Parry, on the other hand, did not get the chance to rethink his earlier work, or to conduct further fieldwork or spend decades studying the the South Slavic tradition and the Homeric poems as Lord did. His early writings on the economy of Homeric diction are a brilliant first step towards an entirely new way of conceiving of the composition of the Homeric poems, but they are only the beginning. Like Kuhn or Darwin, Parry's work has been assailed by many as mistaken in this or that particular, or not sufficiently thorough so as to have worked out all aspects of the system it seeks to describe in detail. As Mary Ebbott and I discuss in our recent book, Iliad 10 and the Poetics of Ambush, much scholarship has been devoted to refining Parry’s initial findings about the economy of Homeric diction and the nature of the Homeric formula. There is strong resistance among those who feel that Parry’s work somehow minimizes the artistry of the poems or that the principles he outlined restrict the creativity of poets composing in this medium. Thus even those who accept Parry’s findings often seek to amend significant aspects of his arguments. We feel that the scope of Parry’s and Lord’s insights has been ignored, misread or misrepresented, or dismissed too quickly. Some (though certainly not all) efforts to revise Parry and Lord are built on a misunderstanding of the principles they documented in their fieldwork and a lack of awareness of, or at least appreciation for, the kind of meaning made possible by an oral poetic tradition. That is not to say, however, that our approach and interpretations in our book have not also greatly benefited from the work of scholars who have sought to better understand such essential concepts as the Homeric formula and the complex relationship between orality and literacy in ancient Greece. There is, however, a significant difference between scholarship that expands the central insights of Parry and Lord’s work, even while modifying certain notions or definitions, and scholarship that sets out to “prove” Parry (more often than Lord) “wrong” in order to conclude, usually with no further justification, that Homer wrote, or somehow “broke free” of the oral tradition of these epics.

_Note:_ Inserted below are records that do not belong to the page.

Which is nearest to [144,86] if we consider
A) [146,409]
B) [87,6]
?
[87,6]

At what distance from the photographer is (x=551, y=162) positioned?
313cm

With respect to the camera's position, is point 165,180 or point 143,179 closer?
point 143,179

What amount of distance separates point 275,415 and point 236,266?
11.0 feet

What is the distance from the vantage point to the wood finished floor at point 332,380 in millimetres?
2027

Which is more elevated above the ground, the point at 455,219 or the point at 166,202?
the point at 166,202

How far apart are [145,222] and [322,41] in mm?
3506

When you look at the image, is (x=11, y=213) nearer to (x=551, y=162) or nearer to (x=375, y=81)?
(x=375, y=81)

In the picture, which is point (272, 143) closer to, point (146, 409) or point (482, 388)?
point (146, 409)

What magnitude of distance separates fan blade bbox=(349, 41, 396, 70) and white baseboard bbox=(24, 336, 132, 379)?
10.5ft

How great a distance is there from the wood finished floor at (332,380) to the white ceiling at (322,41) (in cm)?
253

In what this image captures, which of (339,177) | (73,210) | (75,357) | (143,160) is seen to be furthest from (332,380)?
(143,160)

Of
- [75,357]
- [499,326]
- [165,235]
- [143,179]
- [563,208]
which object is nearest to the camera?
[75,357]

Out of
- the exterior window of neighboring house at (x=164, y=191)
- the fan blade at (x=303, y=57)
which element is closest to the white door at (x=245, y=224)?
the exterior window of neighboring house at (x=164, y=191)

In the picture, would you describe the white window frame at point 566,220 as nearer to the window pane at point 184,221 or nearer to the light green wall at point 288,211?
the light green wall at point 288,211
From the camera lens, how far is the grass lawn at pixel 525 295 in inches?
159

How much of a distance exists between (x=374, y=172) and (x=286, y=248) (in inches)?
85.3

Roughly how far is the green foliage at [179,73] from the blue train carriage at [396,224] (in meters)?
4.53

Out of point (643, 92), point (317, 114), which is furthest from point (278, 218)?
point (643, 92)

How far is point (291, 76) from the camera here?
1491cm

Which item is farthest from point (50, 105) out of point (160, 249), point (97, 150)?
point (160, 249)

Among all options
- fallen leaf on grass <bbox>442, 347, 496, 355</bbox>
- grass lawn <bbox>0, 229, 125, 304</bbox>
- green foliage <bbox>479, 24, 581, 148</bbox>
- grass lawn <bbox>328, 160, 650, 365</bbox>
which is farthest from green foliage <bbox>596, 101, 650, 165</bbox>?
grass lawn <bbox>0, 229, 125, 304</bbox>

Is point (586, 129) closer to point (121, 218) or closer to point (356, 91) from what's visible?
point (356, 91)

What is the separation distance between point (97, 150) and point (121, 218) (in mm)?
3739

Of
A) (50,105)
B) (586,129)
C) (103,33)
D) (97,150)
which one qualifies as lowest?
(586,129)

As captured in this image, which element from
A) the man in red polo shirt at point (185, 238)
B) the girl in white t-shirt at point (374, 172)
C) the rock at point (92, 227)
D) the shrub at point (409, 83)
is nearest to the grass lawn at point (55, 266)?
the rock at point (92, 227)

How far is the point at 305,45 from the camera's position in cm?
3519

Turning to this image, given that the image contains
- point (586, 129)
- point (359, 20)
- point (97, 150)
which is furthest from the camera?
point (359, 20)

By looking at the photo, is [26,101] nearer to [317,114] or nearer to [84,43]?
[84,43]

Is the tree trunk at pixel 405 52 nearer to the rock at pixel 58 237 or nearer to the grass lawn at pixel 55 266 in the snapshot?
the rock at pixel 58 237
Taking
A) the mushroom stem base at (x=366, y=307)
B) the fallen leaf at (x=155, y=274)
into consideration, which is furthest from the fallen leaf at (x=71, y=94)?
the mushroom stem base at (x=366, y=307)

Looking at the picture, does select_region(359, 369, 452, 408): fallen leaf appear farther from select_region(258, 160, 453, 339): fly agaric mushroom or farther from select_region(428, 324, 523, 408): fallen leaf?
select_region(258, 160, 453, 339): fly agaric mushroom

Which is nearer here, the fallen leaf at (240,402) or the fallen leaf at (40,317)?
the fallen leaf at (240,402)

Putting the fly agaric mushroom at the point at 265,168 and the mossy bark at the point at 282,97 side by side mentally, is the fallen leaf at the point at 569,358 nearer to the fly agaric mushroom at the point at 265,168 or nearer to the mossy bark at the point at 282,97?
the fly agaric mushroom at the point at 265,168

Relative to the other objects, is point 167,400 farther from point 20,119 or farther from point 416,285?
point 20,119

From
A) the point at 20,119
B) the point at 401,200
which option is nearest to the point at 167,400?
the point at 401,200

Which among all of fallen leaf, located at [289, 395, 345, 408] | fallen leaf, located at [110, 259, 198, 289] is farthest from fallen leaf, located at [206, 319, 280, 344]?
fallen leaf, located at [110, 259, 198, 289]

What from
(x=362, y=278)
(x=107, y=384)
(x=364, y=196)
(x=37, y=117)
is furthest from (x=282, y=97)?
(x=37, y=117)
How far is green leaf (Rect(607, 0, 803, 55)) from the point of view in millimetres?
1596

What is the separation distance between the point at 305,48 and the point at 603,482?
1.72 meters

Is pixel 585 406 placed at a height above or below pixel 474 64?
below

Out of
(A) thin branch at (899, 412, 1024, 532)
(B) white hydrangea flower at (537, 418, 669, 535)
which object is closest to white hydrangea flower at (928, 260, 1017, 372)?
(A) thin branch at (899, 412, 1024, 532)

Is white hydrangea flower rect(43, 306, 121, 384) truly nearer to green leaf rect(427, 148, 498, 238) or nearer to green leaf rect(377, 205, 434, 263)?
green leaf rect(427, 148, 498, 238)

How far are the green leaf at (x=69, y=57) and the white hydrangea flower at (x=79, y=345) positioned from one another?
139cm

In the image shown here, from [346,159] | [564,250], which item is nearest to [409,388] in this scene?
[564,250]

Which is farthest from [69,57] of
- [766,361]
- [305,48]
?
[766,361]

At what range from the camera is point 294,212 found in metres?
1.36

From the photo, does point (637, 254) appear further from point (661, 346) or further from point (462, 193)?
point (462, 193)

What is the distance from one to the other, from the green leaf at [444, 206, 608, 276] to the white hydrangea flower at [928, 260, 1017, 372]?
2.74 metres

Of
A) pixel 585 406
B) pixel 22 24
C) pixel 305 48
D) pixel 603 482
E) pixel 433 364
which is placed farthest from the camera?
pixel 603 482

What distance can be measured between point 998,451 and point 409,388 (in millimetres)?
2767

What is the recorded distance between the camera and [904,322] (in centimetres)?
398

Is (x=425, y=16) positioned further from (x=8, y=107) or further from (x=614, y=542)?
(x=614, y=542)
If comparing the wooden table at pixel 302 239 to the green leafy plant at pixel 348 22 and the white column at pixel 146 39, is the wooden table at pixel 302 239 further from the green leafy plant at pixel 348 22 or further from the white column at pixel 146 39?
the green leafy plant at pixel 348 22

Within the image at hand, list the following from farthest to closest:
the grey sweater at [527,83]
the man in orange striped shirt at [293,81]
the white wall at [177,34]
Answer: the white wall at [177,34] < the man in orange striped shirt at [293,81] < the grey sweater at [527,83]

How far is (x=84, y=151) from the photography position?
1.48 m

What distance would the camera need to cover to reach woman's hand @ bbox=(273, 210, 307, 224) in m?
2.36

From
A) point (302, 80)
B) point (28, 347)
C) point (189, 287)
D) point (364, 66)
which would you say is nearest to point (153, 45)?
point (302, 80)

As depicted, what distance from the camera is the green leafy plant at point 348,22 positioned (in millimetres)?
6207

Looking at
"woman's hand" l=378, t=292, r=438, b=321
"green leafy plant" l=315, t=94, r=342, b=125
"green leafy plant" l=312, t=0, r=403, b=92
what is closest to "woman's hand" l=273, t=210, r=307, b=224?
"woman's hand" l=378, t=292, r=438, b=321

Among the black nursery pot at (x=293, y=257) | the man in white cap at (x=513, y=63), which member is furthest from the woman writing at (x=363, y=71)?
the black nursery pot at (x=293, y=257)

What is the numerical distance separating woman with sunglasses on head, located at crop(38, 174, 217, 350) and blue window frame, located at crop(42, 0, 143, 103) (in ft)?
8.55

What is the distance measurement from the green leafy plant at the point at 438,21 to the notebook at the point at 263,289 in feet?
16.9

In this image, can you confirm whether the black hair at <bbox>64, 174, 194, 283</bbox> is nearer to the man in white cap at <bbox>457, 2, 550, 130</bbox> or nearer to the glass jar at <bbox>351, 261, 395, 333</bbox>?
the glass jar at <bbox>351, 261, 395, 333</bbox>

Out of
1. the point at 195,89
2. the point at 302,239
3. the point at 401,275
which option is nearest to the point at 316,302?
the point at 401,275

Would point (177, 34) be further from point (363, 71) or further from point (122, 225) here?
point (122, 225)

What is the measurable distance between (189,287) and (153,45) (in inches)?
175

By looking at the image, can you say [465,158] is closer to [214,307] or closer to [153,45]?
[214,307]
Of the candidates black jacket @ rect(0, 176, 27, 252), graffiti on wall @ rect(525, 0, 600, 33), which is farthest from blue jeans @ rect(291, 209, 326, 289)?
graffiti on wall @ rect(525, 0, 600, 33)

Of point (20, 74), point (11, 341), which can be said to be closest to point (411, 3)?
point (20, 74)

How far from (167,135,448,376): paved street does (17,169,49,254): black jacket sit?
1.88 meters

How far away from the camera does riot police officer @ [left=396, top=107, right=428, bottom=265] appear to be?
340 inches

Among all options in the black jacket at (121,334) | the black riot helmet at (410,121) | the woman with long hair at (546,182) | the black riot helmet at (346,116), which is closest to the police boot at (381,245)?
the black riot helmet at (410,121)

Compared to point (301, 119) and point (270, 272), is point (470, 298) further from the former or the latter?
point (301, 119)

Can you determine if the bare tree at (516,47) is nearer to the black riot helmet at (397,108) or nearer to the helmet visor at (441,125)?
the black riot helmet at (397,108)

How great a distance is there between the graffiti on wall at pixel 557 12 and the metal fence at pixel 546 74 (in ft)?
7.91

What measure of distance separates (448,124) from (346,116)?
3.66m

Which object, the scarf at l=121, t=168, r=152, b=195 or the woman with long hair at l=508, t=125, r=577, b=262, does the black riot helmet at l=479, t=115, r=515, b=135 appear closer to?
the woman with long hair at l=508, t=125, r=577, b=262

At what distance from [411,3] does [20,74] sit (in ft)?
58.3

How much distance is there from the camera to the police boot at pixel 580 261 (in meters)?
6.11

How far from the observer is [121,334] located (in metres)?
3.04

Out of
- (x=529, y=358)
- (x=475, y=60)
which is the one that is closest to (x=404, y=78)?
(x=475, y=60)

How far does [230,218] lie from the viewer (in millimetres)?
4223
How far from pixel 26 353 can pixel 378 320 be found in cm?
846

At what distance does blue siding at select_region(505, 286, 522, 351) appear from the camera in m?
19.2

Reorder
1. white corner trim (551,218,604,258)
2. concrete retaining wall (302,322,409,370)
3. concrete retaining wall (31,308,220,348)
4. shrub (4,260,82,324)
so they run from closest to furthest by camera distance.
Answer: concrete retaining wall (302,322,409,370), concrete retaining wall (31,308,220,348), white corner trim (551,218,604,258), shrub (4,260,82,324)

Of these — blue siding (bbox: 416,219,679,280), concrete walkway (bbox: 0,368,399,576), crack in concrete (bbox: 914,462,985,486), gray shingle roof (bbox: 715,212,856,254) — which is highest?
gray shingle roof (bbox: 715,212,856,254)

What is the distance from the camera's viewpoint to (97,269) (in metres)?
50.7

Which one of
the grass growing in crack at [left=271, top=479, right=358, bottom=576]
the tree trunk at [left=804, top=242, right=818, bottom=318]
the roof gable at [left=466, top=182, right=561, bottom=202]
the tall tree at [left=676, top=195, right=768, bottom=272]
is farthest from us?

These criticisms, like those cited by Dr. Lienhard against Kuhn and Darwin, seem to me to react to Parry as if he had "written the last word on the subject, not the first." As Dr. Lienhard concludes at the end of the episode:

Kuhn, White, and Darwin are fine reminders that nothing is finished in its first incarnation. Did the Wright Brothers get it wrong because they put the tail in front? Was Edison wrong to record sound on a wax cylinder instead of a CD? I suppose if we need only to be absolutely right we'll shy away from any of our important progenitors. But, if we want to see creative change in full flower, we have to go to the delicious flawed beginnings.

Bibliography

Lord, A. B. 1936. “Homer and Huso I: The Singer’s Rests in Greek and South Slavic Heroic Song. Transactions and Proceedings of the American Philological Association 67:106–113.
–––. 1938. “Homer and Huso II: Narrative Inconsistencies in Homer and Oral Poetry.” Transactions and Proceedings of the American Philological Association 69:439–445.
–––. 1948a. “Homer and Huso III: Enjambement in Greek and South Slavic Heroic Song. Transactions and Proceedings of the American Philological Association 79:113–124.
–––. 1948b. “Homer, Parry, and Huso.” American Journal of Archaeology 52:34–44.
–––. 1953. “Homer’s Originality: Oral Dictated Texts.” Transactions and Proceedings of the American Philological Association 94:124–34.
–––. 1960/2000. The Singer of Tales. Cambridge, Mass. 2nd ed., ed. S. Mitchell and G. Nagy.
–––. 1970. “Tradition and the Oral Poet: Homer, Huso, and Avdo Medjedovic.” Atti del Convegno Internazionale sul Tema: La Poesia Epica e la sua Formazione (eds. E. Cerulli et al.) 13–28. Rome.
–––. 1991. Epic Singers and Oral Tradition. Ithaca, N.Y.
–––. 1995. The Singer Resumes the Tale. Ithaca, N.Y.

Parry, A., ed. 1971. The Making of Homeric Verse: The Collected Papers of Milman Parry. Oxford.

Parry, M. 1928. L’épithète traditionelle dans Homère: essai sur un problème de style homérique. Paris. [Repr. and trans. in A. Parry 1971:1–190.]